:: GOAL ::
From the line with "Scanning this picture, looking" through the final line, please write out the listing exactly, including both of those lines.

:: DATA RECORDS ::

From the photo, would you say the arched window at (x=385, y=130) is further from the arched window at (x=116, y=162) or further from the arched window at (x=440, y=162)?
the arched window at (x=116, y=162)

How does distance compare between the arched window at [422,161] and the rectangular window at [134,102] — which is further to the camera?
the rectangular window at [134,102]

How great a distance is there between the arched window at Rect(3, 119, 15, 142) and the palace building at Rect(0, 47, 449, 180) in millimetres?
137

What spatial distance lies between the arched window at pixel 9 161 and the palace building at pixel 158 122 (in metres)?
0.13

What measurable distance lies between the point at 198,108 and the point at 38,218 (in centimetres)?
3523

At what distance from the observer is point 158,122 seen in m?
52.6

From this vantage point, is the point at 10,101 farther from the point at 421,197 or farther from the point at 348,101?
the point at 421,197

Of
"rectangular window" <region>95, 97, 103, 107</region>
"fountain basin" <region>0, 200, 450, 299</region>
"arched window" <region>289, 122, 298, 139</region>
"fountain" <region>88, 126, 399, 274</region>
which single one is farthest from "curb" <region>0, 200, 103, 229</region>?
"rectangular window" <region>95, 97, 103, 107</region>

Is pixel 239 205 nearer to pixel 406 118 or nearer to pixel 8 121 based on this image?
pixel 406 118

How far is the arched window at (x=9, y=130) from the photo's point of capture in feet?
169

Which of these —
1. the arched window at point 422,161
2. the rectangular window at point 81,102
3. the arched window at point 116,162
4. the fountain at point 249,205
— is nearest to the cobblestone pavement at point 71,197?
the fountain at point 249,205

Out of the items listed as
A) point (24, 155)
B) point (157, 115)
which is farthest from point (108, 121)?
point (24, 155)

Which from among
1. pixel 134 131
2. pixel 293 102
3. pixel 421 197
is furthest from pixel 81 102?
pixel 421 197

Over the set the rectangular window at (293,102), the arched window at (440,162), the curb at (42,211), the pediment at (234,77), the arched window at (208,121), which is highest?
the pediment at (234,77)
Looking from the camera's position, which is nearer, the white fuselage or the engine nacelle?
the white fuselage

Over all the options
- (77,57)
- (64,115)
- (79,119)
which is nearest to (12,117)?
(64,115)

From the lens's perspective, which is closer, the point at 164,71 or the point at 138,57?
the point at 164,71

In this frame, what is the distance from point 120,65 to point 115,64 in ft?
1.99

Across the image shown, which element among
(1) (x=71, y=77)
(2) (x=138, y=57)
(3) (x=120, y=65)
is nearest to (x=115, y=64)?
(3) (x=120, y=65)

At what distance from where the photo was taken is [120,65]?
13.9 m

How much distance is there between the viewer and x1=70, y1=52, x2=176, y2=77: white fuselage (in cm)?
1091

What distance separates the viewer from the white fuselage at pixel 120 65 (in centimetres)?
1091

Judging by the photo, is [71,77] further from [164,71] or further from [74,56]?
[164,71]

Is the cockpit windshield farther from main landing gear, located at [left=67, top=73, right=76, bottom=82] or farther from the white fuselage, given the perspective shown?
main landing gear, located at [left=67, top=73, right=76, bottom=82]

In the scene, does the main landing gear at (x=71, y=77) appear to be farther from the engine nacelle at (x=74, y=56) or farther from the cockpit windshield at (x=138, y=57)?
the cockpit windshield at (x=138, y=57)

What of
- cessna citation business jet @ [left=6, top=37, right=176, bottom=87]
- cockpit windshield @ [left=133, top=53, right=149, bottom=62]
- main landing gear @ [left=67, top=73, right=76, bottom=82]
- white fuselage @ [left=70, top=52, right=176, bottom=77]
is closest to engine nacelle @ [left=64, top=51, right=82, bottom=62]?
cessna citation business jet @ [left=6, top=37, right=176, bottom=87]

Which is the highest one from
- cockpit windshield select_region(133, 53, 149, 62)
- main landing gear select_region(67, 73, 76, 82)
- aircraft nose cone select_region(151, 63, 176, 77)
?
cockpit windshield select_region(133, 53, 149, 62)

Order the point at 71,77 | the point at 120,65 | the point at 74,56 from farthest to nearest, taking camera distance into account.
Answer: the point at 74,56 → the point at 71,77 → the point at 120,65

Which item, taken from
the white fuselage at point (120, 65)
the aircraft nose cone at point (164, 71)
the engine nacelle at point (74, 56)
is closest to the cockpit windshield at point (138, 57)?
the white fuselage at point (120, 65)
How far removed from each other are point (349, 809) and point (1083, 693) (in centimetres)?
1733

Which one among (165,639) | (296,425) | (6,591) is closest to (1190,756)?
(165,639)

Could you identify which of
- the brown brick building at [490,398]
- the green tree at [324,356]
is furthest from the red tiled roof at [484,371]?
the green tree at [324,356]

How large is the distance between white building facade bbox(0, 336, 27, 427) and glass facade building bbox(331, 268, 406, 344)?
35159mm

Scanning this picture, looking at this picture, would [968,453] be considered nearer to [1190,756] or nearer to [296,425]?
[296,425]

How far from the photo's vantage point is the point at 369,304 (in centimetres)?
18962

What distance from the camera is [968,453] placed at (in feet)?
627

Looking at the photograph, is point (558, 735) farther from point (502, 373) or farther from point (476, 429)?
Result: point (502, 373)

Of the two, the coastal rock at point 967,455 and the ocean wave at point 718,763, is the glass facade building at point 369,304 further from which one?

:: COMPLETED TASK ::
Scanning this picture, looking at this picture, would [968,453] be considered nearer to [1190,756] or nearer to [296,425]?
[296,425]

How far from the photo's vantage point is the point at 369,304 (in centimetres)?
18962

What distance from the camera is [968,453] placed at (in feet)?
627

Looking at the photograph, is point (558, 735) farther from point (502, 373) or farther from point (476, 429)?
Result: point (502, 373)

Of the two, the coastal rock at point 967,455 and the ocean wave at point 718,763, is the glass facade building at point 369,304 further from which one?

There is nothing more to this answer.